Comment by doliveira
3 years ago
Honestly I don't think I've ever used a precompiled package in Python. Every single C stuff seems to take ages and requires all that fun stuff of installing native system dependencies.
Edit: skimming through this page, precompiling seems like an afterthought, and the linked packages don't even seem to mention how to integrate third-party libraries. So I guess I can see why it doesn't deliver on its promises.
Probably a function of the specific set of packages you use, or the pip options you specify. Pretty much all the major C packages come as wheels these days.
They all come as wheels, they just aren't precompiled.
I honestly can't remember the last time I had to compile anything, and I am on Windows.
Can you link one that comes as a wheel but is really a source distribution?
You can try pip install pillow for a good example of how it works. I suspect there's a strong survivorship bias here, as you'd only notice the packages that don't ship with wheels.
Yeah, perhaps.
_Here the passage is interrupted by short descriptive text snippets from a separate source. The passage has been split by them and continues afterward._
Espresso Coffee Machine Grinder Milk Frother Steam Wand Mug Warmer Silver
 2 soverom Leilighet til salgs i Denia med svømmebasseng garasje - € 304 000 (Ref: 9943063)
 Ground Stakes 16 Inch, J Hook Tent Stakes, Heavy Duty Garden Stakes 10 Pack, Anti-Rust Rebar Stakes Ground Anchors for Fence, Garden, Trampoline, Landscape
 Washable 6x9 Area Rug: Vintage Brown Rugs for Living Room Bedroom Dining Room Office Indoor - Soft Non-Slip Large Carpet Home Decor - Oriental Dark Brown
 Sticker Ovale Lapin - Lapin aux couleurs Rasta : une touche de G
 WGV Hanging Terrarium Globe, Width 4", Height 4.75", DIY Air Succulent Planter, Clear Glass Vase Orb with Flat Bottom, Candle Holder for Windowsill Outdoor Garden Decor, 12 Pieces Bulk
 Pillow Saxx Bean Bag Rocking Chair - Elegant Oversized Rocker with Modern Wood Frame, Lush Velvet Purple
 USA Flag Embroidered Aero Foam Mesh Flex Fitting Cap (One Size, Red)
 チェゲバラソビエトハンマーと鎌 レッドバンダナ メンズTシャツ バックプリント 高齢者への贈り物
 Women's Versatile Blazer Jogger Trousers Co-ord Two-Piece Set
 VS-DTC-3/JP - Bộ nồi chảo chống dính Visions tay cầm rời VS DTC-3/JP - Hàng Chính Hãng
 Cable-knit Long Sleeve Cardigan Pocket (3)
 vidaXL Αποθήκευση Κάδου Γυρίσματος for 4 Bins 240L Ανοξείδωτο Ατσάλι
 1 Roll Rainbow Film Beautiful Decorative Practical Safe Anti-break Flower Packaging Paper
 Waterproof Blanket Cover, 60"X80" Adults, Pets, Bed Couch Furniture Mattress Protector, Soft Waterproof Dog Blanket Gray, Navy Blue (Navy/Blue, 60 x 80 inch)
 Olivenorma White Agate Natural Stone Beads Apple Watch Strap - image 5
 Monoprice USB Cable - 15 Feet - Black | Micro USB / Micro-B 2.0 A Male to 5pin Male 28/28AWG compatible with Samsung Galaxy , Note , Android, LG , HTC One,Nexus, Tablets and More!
One I remember from last year is the cryptography and numpy package, for instance. Now they do seem to ship with binary wheels, at least for my current Python and Linux version.
Kerberos and Hadoop stuff obviously still doesn't, though. I guess the joke's on me for being stuck in this stack...
In order for a wheel to be used instead of a source distribution there needs to be one that matches your environment. For numpy you can take a look at the wheels for their latest release[1]. The filename of a wheel specifies where it can be used. Let's take an example:
numpy-1.25.2-cp39-cp39-manylinux_2_17_x86_64.manylinux2014_x86_64.whl
This specifies cpython 3.9, linux, glibc 2.17 or higher, and x86_64 cpu. Looking through the list you will see that the oldest cpython supported is 3.9. So if you are running with an older version of python you will have to build from source.
I just learned a bit more about this recently because I could not figure out why PyQt6 would not install on my computer. It turned out my glibc was too old. Finally upgraded from Ubuntu 18.04.
[1] https://pypi.org/project/numpy/1.25.2/#files
Try `--only-binary :all:` to force pip to ignore sdist packages, might help avoid those slow compilations.